NEWS BLOG (WSAU) News coverage of choosing a pope is almost like covering the NFL draft. We speculate endlessly about who is going to be chosen, and the various strengths and weaknesses of the possibilities. And just like mock draft-boards are ultimately wrong the moment the actual selections begin the papal speculation is also wrong.
Not only is much of our pre-conclave commentary simply inaccurate, I think a lot of the selection criteria that we talk about is ultimately not what the College of Cardinals considers. We think in terms of conservative or liberal. In truth, anyone who rises to the position of Cardinal is conservative on issues of church doctrine. Almost all of the voting Cardinals were installed by doctrinal-conservatives John Paul II or Benedict.
I think there may be some discussion at Conclave of outsider vs. insider… Pope Francis is indeed an outsider who’s spent almost none of his ministry at the Vatican, in contrast to Benedict who was very much an insider. I also don’t think there’s as much emphasis on geography. We’re caught up in the novelty of a ‘Pope from the Americas’. It’s more likely the selectors debated and prayed over who among them is most likely to reflect the face of Jesus in the modern world. Against that yardstick, Francis is an excellent choice. Christ taught the poor. He healed and comforted the sick. He ate with outcasts and prostitutes. He rejected the earthy trappings of wealth and privilege. Pope Francis seems to reflect those Christ-like values perfectly. As a Jesuit, education is a cornerstone of his ministry. Many of his priests in Argentina are ‘shoe leather Fathers’ who go out into the countryside to evangelize. Francis lived in a small apartment in Buenos Aires, cooked his own meals, and took the bus to work. (He declined the lavish Archbishops residence, with servants and a chauffeur.) The cross he wore as he appeared on the balcony was a simple wood carving, not a jewel-encrusted crucifix.
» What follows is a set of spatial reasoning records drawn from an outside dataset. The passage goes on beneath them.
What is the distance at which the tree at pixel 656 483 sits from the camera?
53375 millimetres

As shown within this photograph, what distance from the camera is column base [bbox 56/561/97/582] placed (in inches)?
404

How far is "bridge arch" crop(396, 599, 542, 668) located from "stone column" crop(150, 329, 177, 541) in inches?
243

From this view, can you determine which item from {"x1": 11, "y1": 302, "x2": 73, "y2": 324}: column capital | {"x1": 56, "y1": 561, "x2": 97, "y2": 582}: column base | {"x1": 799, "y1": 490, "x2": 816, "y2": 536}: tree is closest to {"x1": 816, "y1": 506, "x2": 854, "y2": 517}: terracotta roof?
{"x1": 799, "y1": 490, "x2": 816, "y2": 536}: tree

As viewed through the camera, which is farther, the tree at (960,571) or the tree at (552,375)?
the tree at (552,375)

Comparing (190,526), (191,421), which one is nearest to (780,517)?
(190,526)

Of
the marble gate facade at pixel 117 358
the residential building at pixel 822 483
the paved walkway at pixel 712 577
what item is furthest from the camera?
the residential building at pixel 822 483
As an outsider, Francis will have a fighting chance to clear out some of the graft within the Curia. He doesn’t have personal ties to church administrators in Rome where much of the corruption and scandal reside.
Francis is not a conservative or a liberal. He’s a servant. Reflect upon the opening words of his papacy: “true reform takes place in our hearts.” His emphasis on the poor does not make him ‘a liberal Pope.' The Roman Catholic church is the largest charitable organization in the world. Unlike governments that may forcibly collect taxes and redistribute it to the poor, the Church is funded by the voluntary contributions of its members. The faithful expect their offerings and tithes to be used to help build God's kingdom on Earth. That kind of charity is in the best tradition of conservatives.
I’m a Protestant. All of the faithful will be strengthened by Francis. May God bless his leadership.